INSTRUÇÕES:
(a) Responda às perguntas abaixo com base no trecho sobre a língua geral paulista.
(i) Em que século a "língua geral paulista" era muito mais comum do que o português na cidade?
(ii) Que língua era considerada dispensável entre os jesuítas?
(iii) Em que ano a "língua geral" morreu?
(b) Indique se cada afirmação abaixo está de acordo com o trecho sobre a língua geral paulista. Responda sim ou não e cite as palavras do trecho que decidem a resposta.
(i) Nos documentos oficiais, usava-se a "língua geral".
(ii) Os bandeirantes levaram a "língua geral" para Minas Gerais.
(iii) Boa parte dos primeiros colonos paulistanos casou com índias.

Paulistano tem jeito de falar próprio, com influências vindas de todos os cantos, de outros Estados e países

Português se restringia a documentos

MARCELLE SOUZA
COLABORAÇÃO PARA A FOLHA

Sem muitas portuguesas por perto, boa parte dos primeiros colonos paulistanos casaram com índias.Resultado: os filhos aprendiam uma língua que não era português nem tupi, embora puxasse bem mais para a última.
No século 17, a "língua geral paulista" era, então, muito mais comum do que o português na cidade. Algumas das suas expressões ainda vivem, como cutucar e nhenhenhém.
Tratava-se de uma língua oral. Nos documentos oficiais, utilizava-se uma versão arcaica (e quase nunca bem redigida) do português.
Habilidade com a "língua geral" e o tupi se tornou tão importante que era obrigatória entre os jesuítas -deixando para trás até o latim, considerado dispensável.
Os colonos se habituaram tanto ao tupi que começaram a reclamar quando a captura de índios em regiões próximas a SãoPaulo se esgotou.
É que os bandeirantes começaram a ter de buscar nativos para escravizar em terras mais distantes, onde os índios não falavam tupi.
Em 1680, então, um colono dizia que a sua maior frustração ao ver os seus escravos, provavelmente guaianás, doentes era não poder entender "do que os pobres padecem, porque não há língua que os entenda".
Foram os bandeirantes, aliás, que espalharam a "língua geral" para outros estados, como Minas Gerais, Mato Grosso, Goiás e Paraná, diz Eduardo de Almeida Navarro, professor de tupi da USP.
Não se sabe com certeza, porém, se o "erre" retroflexo dessas regiões -aquele do "não suporrto porrta aberrta"- veio do tupi, nem se foi levado pelos bandeirantes.
De qualquer forma, tanto o interior como a capital paulista iriam receber grandes levas de imigrantes séculos depois, gente que alterou completamente a maneira de se falar o português por aqui.
Bem antes, porém, a "língua geral" já estava condenada. Morreu em 1758, quando o marquês de Pombal, ministro do rei dom José 1º, proibiu ensinar qualquer coisa próxima ao tupi no Brasil, para fortalecer o português.

ENTREOUVIDO EM 1650

Baeapiabapaipó?
"Que índios são esses?" em tupi

Cair um toró
"Tororó" é jorro d’água em tupi

Velha coroca
"velha resmungona", já que "kuruk" é resmungar em tupi

Îandé ruba, Îandé Îara!

Registros de rotulagem de contornos:

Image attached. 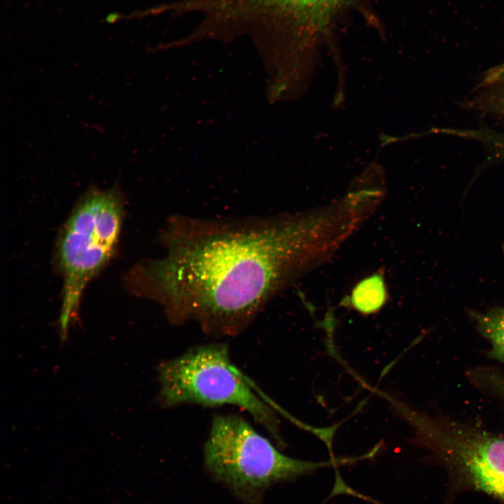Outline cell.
Instances as JSON below:
<instances>
[{"mask_svg": "<svg viewBox=\"0 0 504 504\" xmlns=\"http://www.w3.org/2000/svg\"><path fill=\"white\" fill-rule=\"evenodd\" d=\"M354 232L352 214L339 200L267 217L173 216L160 235L164 255L136 264L126 281L160 304L173 324L193 321L206 333L233 336Z\"/></svg>", "mask_w": 504, "mask_h": 504, "instance_id": "cell-1", "label": "cell"}, {"mask_svg": "<svg viewBox=\"0 0 504 504\" xmlns=\"http://www.w3.org/2000/svg\"><path fill=\"white\" fill-rule=\"evenodd\" d=\"M204 464L213 478L247 504H261L271 485L295 479L321 468L352 463L358 458L302 461L279 451L243 418L214 416L204 447Z\"/></svg>", "mask_w": 504, "mask_h": 504, "instance_id": "cell-2", "label": "cell"}, {"mask_svg": "<svg viewBox=\"0 0 504 504\" xmlns=\"http://www.w3.org/2000/svg\"><path fill=\"white\" fill-rule=\"evenodd\" d=\"M118 184L107 189L94 186L79 198L64 224L57 243L56 259L63 279L59 319L62 340L76 319L83 290L113 257L124 215Z\"/></svg>", "mask_w": 504, "mask_h": 504, "instance_id": "cell-3", "label": "cell"}, {"mask_svg": "<svg viewBox=\"0 0 504 504\" xmlns=\"http://www.w3.org/2000/svg\"><path fill=\"white\" fill-rule=\"evenodd\" d=\"M158 399L166 407L194 403L232 405L244 410L283 444L274 411L253 391L231 363L227 346L211 344L190 349L158 368Z\"/></svg>", "mask_w": 504, "mask_h": 504, "instance_id": "cell-4", "label": "cell"}, {"mask_svg": "<svg viewBox=\"0 0 504 504\" xmlns=\"http://www.w3.org/2000/svg\"><path fill=\"white\" fill-rule=\"evenodd\" d=\"M417 441L433 451L461 484L504 503V438L434 420L415 412L410 419Z\"/></svg>", "mask_w": 504, "mask_h": 504, "instance_id": "cell-5", "label": "cell"}, {"mask_svg": "<svg viewBox=\"0 0 504 504\" xmlns=\"http://www.w3.org/2000/svg\"><path fill=\"white\" fill-rule=\"evenodd\" d=\"M348 0H286L274 16L284 17L294 28L318 32L326 28Z\"/></svg>", "mask_w": 504, "mask_h": 504, "instance_id": "cell-6", "label": "cell"}, {"mask_svg": "<svg viewBox=\"0 0 504 504\" xmlns=\"http://www.w3.org/2000/svg\"><path fill=\"white\" fill-rule=\"evenodd\" d=\"M388 298L384 274L379 270L360 280L343 299L342 304L360 314L369 316L380 312Z\"/></svg>", "mask_w": 504, "mask_h": 504, "instance_id": "cell-7", "label": "cell"}, {"mask_svg": "<svg viewBox=\"0 0 504 504\" xmlns=\"http://www.w3.org/2000/svg\"><path fill=\"white\" fill-rule=\"evenodd\" d=\"M477 327L491 342L493 356L504 363V307L474 313Z\"/></svg>", "mask_w": 504, "mask_h": 504, "instance_id": "cell-8", "label": "cell"}, {"mask_svg": "<svg viewBox=\"0 0 504 504\" xmlns=\"http://www.w3.org/2000/svg\"><path fill=\"white\" fill-rule=\"evenodd\" d=\"M242 10L246 13L272 14L278 10L286 0H240Z\"/></svg>", "mask_w": 504, "mask_h": 504, "instance_id": "cell-9", "label": "cell"}, {"mask_svg": "<svg viewBox=\"0 0 504 504\" xmlns=\"http://www.w3.org/2000/svg\"><path fill=\"white\" fill-rule=\"evenodd\" d=\"M484 99V106L489 111L504 117V81Z\"/></svg>", "mask_w": 504, "mask_h": 504, "instance_id": "cell-10", "label": "cell"}, {"mask_svg": "<svg viewBox=\"0 0 504 504\" xmlns=\"http://www.w3.org/2000/svg\"><path fill=\"white\" fill-rule=\"evenodd\" d=\"M479 139L491 145L499 156H504V134L482 131Z\"/></svg>", "mask_w": 504, "mask_h": 504, "instance_id": "cell-11", "label": "cell"}, {"mask_svg": "<svg viewBox=\"0 0 504 504\" xmlns=\"http://www.w3.org/2000/svg\"><path fill=\"white\" fill-rule=\"evenodd\" d=\"M504 81V62L489 69L481 83L482 86H489Z\"/></svg>", "mask_w": 504, "mask_h": 504, "instance_id": "cell-12", "label": "cell"}, {"mask_svg": "<svg viewBox=\"0 0 504 504\" xmlns=\"http://www.w3.org/2000/svg\"><path fill=\"white\" fill-rule=\"evenodd\" d=\"M500 386L502 388V391L504 392V384H500Z\"/></svg>", "mask_w": 504, "mask_h": 504, "instance_id": "cell-13", "label": "cell"}]
</instances>
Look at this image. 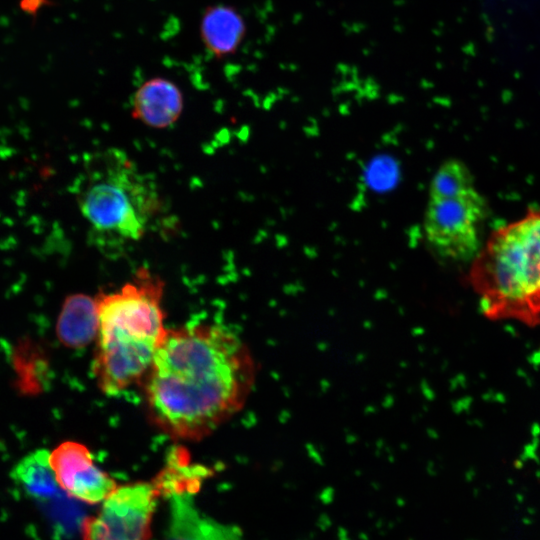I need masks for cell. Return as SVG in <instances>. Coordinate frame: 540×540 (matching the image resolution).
Segmentation results:
<instances>
[{
  "mask_svg": "<svg viewBox=\"0 0 540 540\" xmlns=\"http://www.w3.org/2000/svg\"><path fill=\"white\" fill-rule=\"evenodd\" d=\"M77 202L93 243L110 250L139 241L159 208L154 184L118 149L92 156Z\"/></svg>",
  "mask_w": 540,
  "mask_h": 540,
  "instance_id": "277c9868",
  "label": "cell"
},
{
  "mask_svg": "<svg viewBox=\"0 0 540 540\" xmlns=\"http://www.w3.org/2000/svg\"><path fill=\"white\" fill-rule=\"evenodd\" d=\"M163 290V281L141 268L119 290L95 298L99 324L92 369L106 395H118L147 374L167 332Z\"/></svg>",
  "mask_w": 540,
  "mask_h": 540,
  "instance_id": "7a4b0ae2",
  "label": "cell"
},
{
  "mask_svg": "<svg viewBox=\"0 0 540 540\" xmlns=\"http://www.w3.org/2000/svg\"><path fill=\"white\" fill-rule=\"evenodd\" d=\"M475 189L470 169L460 160L450 159L442 163L433 176L429 187V199L454 197Z\"/></svg>",
  "mask_w": 540,
  "mask_h": 540,
  "instance_id": "4fadbf2b",
  "label": "cell"
},
{
  "mask_svg": "<svg viewBox=\"0 0 540 540\" xmlns=\"http://www.w3.org/2000/svg\"><path fill=\"white\" fill-rule=\"evenodd\" d=\"M485 212V200L476 188L454 197L429 199L423 224L426 240L443 257L473 259L480 249Z\"/></svg>",
  "mask_w": 540,
  "mask_h": 540,
  "instance_id": "5b68a950",
  "label": "cell"
},
{
  "mask_svg": "<svg viewBox=\"0 0 540 540\" xmlns=\"http://www.w3.org/2000/svg\"><path fill=\"white\" fill-rule=\"evenodd\" d=\"M50 463L59 487L83 502H102L117 487L115 481L95 465L92 453L81 443L62 442L50 452Z\"/></svg>",
  "mask_w": 540,
  "mask_h": 540,
  "instance_id": "52a82bcc",
  "label": "cell"
},
{
  "mask_svg": "<svg viewBox=\"0 0 540 540\" xmlns=\"http://www.w3.org/2000/svg\"><path fill=\"white\" fill-rule=\"evenodd\" d=\"M170 496V522L164 540H244L239 528L202 515L189 492Z\"/></svg>",
  "mask_w": 540,
  "mask_h": 540,
  "instance_id": "ba28073f",
  "label": "cell"
},
{
  "mask_svg": "<svg viewBox=\"0 0 540 540\" xmlns=\"http://www.w3.org/2000/svg\"><path fill=\"white\" fill-rule=\"evenodd\" d=\"M183 109V96L178 86L165 78H152L134 93L132 115L152 128L174 124Z\"/></svg>",
  "mask_w": 540,
  "mask_h": 540,
  "instance_id": "9c48e42d",
  "label": "cell"
},
{
  "mask_svg": "<svg viewBox=\"0 0 540 540\" xmlns=\"http://www.w3.org/2000/svg\"><path fill=\"white\" fill-rule=\"evenodd\" d=\"M200 34L207 50L222 58L235 53L245 35L242 16L232 7H208L201 19Z\"/></svg>",
  "mask_w": 540,
  "mask_h": 540,
  "instance_id": "8fae6325",
  "label": "cell"
},
{
  "mask_svg": "<svg viewBox=\"0 0 540 540\" xmlns=\"http://www.w3.org/2000/svg\"><path fill=\"white\" fill-rule=\"evenodd\" d=\"M159 494L156 482L116 487L99 514L84 520L83 540H148Z\"/></svg>",
  "mask_w": 540,
  "mask_h": 540,
  "instance_id": "8992f818",
  "label": "cell"
},
{
  "mask_svg": "<svg viewBox=\"0 0 540 540\" xmlns=\"http://www.w3.org/2000/svg\"><path fill=\"white\" fill-rule=\"evenodd\" d=\"M11 478L26 495L36 500L51 499L60 488L46 449L34 450L21 458L12 468Z\"/></svg>",
  "mask_w": 540,
  "mask_h": 540,
  "instance_id": "7c38bea8",
  "label": "cell"
},
{
  "mask_svg": "<svg viewBox=\"0 0 540 540\" xmlns=\"http://www.w3.org/2000/svg\"><path fill=\"white\" fill-rule=\"evenodd\" d=\"M98 324L96 299L85 294L70 295L57 320V337L67 347L81 348L96 338Z\"/></svg>",
  "mask_w": 540,
  "mask_h": 540,
  "instance_id": "30bf717a",
  "label": "cell"
},
{
  "mask_svg": "<svg viewBox=\"0 0 540 540\" xmlns=\"http://www.w3.org/2000/svg\"><path fill=\"white\" fill-rule=\"evenodd\" d=\"M251 377L244 345L226 328L192 324L167 329L147 372L149 413L170 436L199 440L241 407Z\"/></svg>",
  "mask_w": 540,
  "mask_h": 540,
  "instance_id": "6da1fadb",
  "label": "cell"
},
{
  "mask_svg": "<svg viewBox=\"0 0 540 540\" xmlns=\"http://www.w3.org/2000/svg\"><path fill=\"white\" fill-rule=\"evenodd\" d=\"M469 281L486 317L540 324V208L490 234Z\"/></svg>",
  "mask_w": 540,
  "mask_h": 540,
  "instance_id": "3957f363",
  "label": "cell"
}]
</instances>
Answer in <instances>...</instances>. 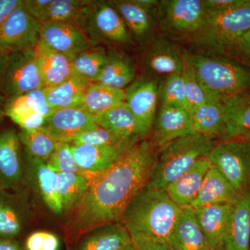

RESPOSTAS DAS TAREFAS:
(a)
(i) No século 17.
(ii) O latim.
(iii) Em 1758.

(b)
(i) Não: «Nos documentos oficiais, utilizava-se uma versão arcaica (e quase nunca bem redigida) do português.»
(ii) Sim: «Foram os bandeirantes, aliás, que espalharam a "língua geral" para outros estados, como Minas Gerais, Mato Grosso, Goiás e Paraná»
(iii) Sim: «boa parte dos primeiros colonos paulistanos casaram com índias»